Artículo en Chino | WPRIM | ID: wpr-988381
ABSTRACT
Objective To explore prognostic value of pre-treatment NLR, PLR and LMR in patients with osteosarcoma. Methods We retrospectively analyzed the clinical and survival data of 70 patients with osteosarcoma who received the same treatment regimen and calculated the NLR, PLR and LMR at initial diagnosis of osteosarcoma. ROC analysis was used to analyze the AUC and confirm the optimal cut-off value. Kaplan-Meier analysis was performed for survival curves. Cox regression models were employed to determine the independent prognostic factors. Results NLR=3.025, LMR=4.82 and PLR=111.5. The 3- and 5-year survival rates of patients with high NLR were 42.0% and 28.0%, while those in the low NLR group were 73.9% and 60.2% (P=0.002). The 3- and 5-year survival rates of patients in the high LMR group were 71.1% and 55.3% (P < 0.001), while those in the low LMR group were 33.3% and 10.4%. The 3- and 5-year survival rates of patients with high PLR were 30.8% and 23.8%, while those in the low PLR group were 63.6% and 56.6% (P=0.001).

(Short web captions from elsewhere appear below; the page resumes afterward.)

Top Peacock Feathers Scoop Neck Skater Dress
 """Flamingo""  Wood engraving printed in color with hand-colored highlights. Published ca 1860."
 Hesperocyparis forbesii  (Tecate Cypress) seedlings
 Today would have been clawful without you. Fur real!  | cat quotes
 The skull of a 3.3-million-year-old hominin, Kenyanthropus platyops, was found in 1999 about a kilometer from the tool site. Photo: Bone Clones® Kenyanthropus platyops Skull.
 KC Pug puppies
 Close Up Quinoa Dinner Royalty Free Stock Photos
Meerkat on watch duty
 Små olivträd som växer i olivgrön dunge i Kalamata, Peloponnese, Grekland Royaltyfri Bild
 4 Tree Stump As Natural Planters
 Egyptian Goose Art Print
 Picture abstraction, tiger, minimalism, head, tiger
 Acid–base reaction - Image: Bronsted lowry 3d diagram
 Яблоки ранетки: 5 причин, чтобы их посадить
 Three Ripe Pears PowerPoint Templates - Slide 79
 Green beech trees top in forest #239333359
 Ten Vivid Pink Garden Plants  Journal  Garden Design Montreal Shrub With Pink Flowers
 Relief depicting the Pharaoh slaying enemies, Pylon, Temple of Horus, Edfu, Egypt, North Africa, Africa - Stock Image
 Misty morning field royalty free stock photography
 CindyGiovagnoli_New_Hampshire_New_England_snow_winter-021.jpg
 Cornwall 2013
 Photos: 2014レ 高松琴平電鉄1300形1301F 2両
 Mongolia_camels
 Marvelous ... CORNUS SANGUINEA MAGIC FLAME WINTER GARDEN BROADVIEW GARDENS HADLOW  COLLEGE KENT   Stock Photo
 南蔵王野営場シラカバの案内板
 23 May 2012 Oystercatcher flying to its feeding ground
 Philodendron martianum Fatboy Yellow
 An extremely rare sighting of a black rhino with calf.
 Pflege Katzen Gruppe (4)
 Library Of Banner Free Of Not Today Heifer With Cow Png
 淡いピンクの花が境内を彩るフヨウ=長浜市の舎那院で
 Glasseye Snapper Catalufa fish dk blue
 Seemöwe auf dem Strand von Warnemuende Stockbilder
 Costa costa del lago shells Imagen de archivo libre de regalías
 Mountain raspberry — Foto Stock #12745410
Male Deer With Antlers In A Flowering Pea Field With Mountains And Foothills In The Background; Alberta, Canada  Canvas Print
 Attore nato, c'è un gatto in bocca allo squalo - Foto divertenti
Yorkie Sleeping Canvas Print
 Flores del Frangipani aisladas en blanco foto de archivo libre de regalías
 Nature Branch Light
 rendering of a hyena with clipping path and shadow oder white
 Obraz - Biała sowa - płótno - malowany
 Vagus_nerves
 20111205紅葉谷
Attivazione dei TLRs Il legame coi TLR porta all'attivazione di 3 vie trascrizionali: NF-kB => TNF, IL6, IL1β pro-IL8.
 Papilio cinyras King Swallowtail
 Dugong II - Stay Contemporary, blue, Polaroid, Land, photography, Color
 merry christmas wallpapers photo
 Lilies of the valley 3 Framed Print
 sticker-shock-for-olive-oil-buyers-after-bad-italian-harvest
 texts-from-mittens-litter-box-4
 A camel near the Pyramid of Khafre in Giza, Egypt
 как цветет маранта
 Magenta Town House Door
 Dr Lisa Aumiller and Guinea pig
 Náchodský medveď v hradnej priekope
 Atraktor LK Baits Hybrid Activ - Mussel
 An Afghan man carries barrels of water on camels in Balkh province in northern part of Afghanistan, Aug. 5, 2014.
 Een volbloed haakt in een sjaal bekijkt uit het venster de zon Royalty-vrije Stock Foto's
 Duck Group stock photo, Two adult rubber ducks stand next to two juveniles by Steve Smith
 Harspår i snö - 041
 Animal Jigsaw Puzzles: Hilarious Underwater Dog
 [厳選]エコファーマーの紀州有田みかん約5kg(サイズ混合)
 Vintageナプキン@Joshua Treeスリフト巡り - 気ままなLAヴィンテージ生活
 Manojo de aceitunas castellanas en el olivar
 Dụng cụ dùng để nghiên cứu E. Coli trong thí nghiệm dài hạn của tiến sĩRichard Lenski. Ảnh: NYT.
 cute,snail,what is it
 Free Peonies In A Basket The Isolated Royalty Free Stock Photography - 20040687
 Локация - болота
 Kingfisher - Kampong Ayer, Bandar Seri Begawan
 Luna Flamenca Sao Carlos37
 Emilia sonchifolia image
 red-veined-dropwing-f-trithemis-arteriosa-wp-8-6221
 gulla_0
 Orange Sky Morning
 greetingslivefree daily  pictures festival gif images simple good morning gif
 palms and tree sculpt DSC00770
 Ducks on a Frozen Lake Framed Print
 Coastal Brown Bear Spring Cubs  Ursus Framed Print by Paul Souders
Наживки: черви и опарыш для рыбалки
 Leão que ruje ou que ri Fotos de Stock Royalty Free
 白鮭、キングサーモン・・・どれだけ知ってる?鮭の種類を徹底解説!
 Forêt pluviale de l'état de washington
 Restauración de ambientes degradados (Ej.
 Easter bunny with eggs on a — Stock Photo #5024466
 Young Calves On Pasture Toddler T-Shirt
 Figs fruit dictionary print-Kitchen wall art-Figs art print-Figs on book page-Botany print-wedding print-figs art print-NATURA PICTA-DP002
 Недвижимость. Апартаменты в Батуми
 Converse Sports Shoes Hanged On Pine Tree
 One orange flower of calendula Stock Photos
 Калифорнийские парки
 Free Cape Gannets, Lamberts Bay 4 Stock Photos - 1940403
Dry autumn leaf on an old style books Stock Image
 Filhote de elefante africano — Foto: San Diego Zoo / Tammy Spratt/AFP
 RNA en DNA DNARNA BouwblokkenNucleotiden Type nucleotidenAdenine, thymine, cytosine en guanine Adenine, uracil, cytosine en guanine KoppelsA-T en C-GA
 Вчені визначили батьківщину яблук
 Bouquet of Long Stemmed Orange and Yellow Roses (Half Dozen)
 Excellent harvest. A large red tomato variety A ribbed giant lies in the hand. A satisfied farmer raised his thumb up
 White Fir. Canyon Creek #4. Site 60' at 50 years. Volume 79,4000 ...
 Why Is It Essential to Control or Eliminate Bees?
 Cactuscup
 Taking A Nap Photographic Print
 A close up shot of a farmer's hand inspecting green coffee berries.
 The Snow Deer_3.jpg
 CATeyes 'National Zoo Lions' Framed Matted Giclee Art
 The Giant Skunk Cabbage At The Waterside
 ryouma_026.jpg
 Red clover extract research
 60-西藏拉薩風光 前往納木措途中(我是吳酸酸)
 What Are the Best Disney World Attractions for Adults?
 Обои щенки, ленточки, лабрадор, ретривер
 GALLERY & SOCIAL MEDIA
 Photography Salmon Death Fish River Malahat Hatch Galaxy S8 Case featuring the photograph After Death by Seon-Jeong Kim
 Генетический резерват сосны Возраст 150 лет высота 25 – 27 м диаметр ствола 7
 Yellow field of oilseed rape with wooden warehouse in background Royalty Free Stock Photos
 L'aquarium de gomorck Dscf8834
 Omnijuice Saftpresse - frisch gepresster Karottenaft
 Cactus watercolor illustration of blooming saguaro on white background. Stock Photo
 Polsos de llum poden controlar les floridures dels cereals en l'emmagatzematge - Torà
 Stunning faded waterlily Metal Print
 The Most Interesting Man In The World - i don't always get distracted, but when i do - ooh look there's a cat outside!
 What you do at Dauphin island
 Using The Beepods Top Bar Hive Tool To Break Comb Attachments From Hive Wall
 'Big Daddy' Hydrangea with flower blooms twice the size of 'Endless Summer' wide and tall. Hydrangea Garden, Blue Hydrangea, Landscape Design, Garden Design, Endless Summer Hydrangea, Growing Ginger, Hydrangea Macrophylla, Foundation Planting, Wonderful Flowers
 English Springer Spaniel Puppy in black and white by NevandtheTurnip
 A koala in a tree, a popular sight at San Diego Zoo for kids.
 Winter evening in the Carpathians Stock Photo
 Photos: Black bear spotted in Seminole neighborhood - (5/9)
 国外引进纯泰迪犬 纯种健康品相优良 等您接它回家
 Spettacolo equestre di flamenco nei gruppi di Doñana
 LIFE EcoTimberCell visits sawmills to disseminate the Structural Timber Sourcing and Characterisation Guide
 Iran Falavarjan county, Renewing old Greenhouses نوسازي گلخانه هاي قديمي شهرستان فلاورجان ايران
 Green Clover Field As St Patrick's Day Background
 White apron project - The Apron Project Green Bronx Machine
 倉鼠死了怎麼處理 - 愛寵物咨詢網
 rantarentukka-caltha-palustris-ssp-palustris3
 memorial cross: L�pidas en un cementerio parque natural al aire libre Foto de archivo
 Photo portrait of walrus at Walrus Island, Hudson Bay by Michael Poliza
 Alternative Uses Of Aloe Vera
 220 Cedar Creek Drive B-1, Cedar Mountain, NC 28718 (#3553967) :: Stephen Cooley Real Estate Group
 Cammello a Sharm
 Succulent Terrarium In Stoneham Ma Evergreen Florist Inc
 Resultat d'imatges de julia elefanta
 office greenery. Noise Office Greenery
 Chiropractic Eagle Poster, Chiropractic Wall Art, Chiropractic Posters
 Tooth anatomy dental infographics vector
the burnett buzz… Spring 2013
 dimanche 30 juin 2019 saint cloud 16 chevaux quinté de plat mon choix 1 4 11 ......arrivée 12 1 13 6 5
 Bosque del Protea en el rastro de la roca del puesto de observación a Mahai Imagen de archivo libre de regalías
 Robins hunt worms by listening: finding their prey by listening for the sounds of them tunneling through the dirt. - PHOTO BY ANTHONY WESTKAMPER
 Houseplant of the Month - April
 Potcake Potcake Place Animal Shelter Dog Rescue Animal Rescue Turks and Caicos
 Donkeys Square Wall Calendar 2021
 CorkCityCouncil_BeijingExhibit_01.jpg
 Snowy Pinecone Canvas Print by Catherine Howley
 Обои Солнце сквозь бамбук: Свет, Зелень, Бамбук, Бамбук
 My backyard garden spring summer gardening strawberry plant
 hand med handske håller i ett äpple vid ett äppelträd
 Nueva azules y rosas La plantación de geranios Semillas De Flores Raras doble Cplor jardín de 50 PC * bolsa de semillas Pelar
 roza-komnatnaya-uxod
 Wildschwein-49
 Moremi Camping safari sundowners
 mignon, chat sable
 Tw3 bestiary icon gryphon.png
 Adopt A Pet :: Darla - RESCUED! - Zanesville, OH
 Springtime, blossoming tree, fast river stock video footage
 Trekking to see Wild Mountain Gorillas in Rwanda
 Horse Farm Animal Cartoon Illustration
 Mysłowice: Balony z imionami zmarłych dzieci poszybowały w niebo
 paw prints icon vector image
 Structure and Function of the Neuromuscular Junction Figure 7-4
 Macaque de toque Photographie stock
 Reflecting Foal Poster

Univariate analysis showed that NLR, PLR, LMR and lung metastasis were significantly correlated with patients' death (P < 0.05). Multivariate Cox regression analysis showed that NLR and LMR were independent prognostic factors affecting the overall survival of osteosarcoma patients. Conclusion NLR and LMR levels are the prognostic indicators of patients with osteosarcoma. Patients with NLR > 3.025 and LMR < 4.82 have a short survival period, which may need more aggressive chemotherapy and close follow-up to improve clinical treatment results.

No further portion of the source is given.